*FRAGMENTO:*

########################################

La señora Sigsby, la directora, y el resto del personal se dedican a aprovecharse sin compasión del talento paranormal de los chicos. Si te portas bien te premian. Si no, el castigo es brutal. Luke se da cuenta de que las víctimas van desapareciendo y son trasladadas a la Mitad Trasera, así que se obsesiona con huir y pedir ayuda. Pero nunca nadie ha escapado del Instituto..."
Luke Ellis es un niño prodigio: Inteligente, sensible, curioso. Pero lo que debería ser un perfil de ensueño para un futuro prometedor lo convierte también en objetivo: Es secuestrado, encerrado en una instalación en medio del bosque donde él y otros niños son torturados en nombre de un bien mayor. Pronto entenderá por qué él y no otro: Los que están allí no son niños corrientes, están dotados de habilidades sobrenaturales que los hacen desarrollar telequinesis o telepatía. Carentes de promesas, sus vidas se convierten en un juego de supervivencia frente a castigos cada vez más inhumanos.

########################################

*FRAGMENTOS DE DATOS:*
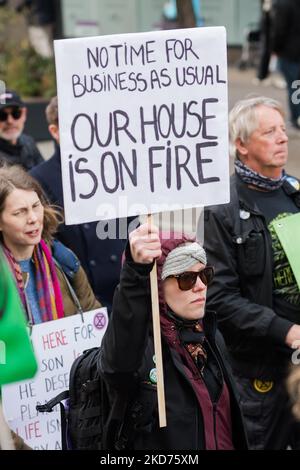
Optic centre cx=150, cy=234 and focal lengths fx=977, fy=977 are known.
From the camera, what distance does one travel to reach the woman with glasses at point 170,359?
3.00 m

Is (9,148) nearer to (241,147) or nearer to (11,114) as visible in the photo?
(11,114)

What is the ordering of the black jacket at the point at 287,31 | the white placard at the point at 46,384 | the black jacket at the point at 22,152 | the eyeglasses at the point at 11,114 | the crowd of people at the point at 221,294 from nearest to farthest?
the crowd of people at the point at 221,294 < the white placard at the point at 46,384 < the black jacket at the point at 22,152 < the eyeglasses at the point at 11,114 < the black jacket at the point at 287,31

########################################

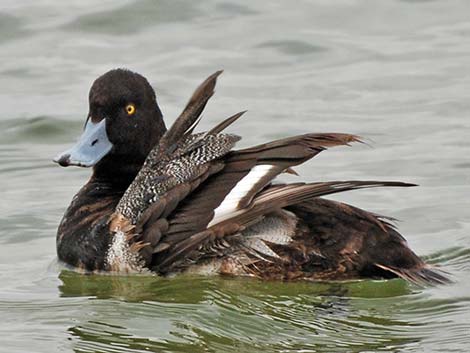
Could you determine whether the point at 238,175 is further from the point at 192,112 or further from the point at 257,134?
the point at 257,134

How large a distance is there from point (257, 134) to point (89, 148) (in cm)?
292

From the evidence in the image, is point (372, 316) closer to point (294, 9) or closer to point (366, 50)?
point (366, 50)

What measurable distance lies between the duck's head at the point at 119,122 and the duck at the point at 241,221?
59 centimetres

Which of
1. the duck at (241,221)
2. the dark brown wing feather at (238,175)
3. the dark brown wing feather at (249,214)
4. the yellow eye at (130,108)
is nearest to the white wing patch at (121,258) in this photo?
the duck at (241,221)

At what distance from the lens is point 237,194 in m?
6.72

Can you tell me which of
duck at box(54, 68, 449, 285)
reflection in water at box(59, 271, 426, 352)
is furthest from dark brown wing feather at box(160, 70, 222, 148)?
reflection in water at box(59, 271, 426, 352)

########################################

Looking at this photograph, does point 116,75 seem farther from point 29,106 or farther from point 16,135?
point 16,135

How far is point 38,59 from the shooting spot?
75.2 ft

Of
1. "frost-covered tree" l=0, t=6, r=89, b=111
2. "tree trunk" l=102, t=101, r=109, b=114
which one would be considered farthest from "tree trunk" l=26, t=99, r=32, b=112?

########################################

*CONSIGNA:* Resume en menos palabras el párrafo del fragmento que empieza con "Luke Ellis es un niño prodigio", conservando sus datos principales. Los datos no tienen relación con el fragmento.

*RESULTADO:* Luke Ellis, un niño inteligente, sensible y curioso, se convierte por esas cualidades en objetivo: lo secuestran y lo encierran en una instalación en medio del bosque. Allí, junto a otros niños, sufre torturas en nombre de un bien mayor. Todos tienen habilidades sobrenaturales, como telequinesis o telepatía, y sus vidas se reducen a sobrevivir a castigos cada vez más inhumanos.